#### [Written instruction 1]
Reproduce the part of the sentencing hearing account starting with "When Weidul began" and going on through "in human nature.".
#### [Written instruction 2]
According to the sentencing hearing account, what did Vicki Legere compare her brother's death to?
#### [Written instruction 3]
Write the next part of the sentencing hearing account, continuing from its last sentence.

#### [Extract provided]
Justice Wheeler responded by saying, "You made that argument before. I must respectfully disagree with your conclusion based on the records I saw."
Weidul then said, "I've been railroaded."
Justice Wheeler reminded the defendant, "We are here today for sentencing, so please be seated."
When Weidul began to verbally assail Stokes from his seat, Justice Wheeler calmed him by saying, "I'm sure you don't want to be removed from the courtroom."
Roger Downs's daughter Carly spoke to the court and said of her father's death, "I literally broke inside when I got the news. ... I had to go to a gravesite to be with him on Father's Day." She had a tiny urn with her that she held up for the judge to see, saying, "That's him — in the urn."
Vicki Legere, the sister of Roger Downs, compared his death to Sept. 11. She showed a framed photo of an "intertwined family," and said, "We continue to sift through the rubble and slowly put the pieces back. But we are changed forever." She said her brother was "a good man with an enormous heart."
A female cousin said this tragedy has taken away the family's trust in human nature.
Defense attorney Thomas Connolly referenced the family's pain but said, "That is not a driving force in the sentencing process." He stressed that there were two "coparticipants in the drinking binge," and mentioned "provocation," saying, "The decedent has some responsibility."

#### [Extracted information]

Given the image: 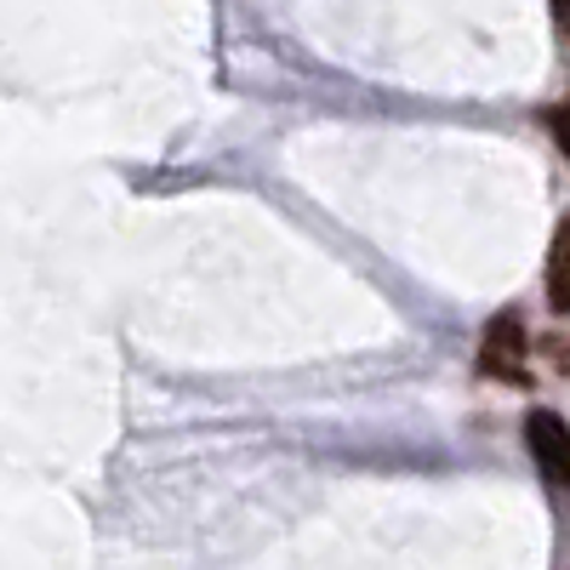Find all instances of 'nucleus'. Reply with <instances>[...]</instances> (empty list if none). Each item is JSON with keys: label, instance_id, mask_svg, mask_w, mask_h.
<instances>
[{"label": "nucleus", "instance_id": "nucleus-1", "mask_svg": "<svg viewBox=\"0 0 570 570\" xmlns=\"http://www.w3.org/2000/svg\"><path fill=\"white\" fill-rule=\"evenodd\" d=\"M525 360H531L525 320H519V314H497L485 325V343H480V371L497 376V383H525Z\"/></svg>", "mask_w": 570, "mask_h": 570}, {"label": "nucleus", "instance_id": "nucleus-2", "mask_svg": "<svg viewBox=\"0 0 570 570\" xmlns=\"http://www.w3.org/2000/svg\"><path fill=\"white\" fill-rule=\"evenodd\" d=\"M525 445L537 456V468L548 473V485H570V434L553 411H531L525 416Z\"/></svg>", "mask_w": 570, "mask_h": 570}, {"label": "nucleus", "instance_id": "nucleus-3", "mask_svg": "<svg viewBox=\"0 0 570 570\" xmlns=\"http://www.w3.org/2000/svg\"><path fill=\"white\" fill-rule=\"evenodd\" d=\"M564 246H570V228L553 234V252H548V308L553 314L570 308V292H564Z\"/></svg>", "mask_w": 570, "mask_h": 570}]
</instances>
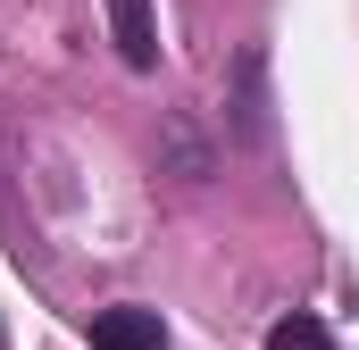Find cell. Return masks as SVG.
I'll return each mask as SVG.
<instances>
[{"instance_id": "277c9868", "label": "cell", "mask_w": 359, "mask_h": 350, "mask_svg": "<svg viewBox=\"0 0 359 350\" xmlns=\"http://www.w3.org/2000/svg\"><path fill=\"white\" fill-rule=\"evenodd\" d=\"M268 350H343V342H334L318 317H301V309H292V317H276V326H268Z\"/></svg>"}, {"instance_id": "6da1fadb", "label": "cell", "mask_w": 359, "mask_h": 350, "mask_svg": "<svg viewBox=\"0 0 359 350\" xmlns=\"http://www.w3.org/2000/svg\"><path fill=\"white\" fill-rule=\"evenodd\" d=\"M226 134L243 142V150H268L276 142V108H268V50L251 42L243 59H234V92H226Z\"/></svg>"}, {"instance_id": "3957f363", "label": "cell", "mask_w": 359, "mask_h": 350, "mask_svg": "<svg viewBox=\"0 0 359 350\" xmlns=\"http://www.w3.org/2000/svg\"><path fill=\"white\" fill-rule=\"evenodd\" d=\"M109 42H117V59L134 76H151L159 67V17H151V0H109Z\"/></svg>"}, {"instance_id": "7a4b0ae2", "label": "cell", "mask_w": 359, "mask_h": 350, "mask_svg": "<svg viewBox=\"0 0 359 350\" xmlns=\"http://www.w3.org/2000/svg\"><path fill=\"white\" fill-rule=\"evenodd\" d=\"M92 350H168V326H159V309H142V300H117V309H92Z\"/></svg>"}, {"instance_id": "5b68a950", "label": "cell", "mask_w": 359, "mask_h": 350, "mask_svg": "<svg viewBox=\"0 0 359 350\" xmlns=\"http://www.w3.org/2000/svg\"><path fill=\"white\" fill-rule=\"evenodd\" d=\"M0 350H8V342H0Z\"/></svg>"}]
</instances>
---
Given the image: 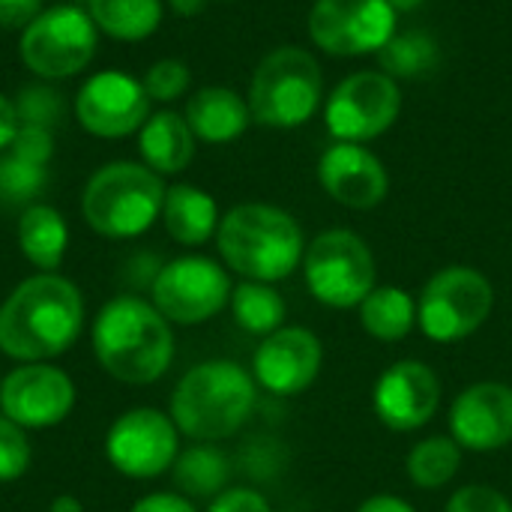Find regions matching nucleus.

#### [Task output 1]
When Weidul began to verbally assail Stokes from his seat, Justice Wheeler calmed him by saying, "I'm sure you don't want to be removed from the courtroom."
Roger Downs's daughter Carly spoke to the court and said of her father's death, "I literally broke inside when I got the news. ... I had to go to a gravesite to be with him on Father's Day." She had a tiny urn with her that she held up for the judge to see, saying, "That's him — in the urn."
Vicki Legere, the sister of Roger Downs, compared his death to Sept. 11. She showed a framed photo of an "intertwined family," and said, "We continue to sift through the rubble and slowly put the pieces back. But we are changed forever." She said her brother was "a good man with an enormous heart."
A female cousin said this tragedy has taken away the family's trust in human nature.

#### [Task output 2]
Sept. 11

#### [Task output 3]
When Stokes was called on to speak, he referred to the severity of the beating that took place, calling it "ferocious." He discussed the aggravating factors in feeling that this type of manslaughter should be at a very high range, saying, "Mr. Weidul could have left."
Stokes also discussed the defendant's extensive criminal record history from 1978, saying, "From that time he was basically violating the law." Another aggravating factor mentioned by Stokes was "I don't think we've seen true remorse."
Connolly, one of three lawyers representing Weidul in the manslaughter trial for the death of Downs, said the sentencing range should be in the lower range of manslaughter, the lower quadrant.
Stokes recommended a maximum sentence of 25 years with all but 18 suspended, followed by four years of probation.
Outside the courtroom, when asked to comment on Justice Wheeler's sentence, Stokes said, "It is a very fair sentence. It was very well-thought-out sentence for this particular crime."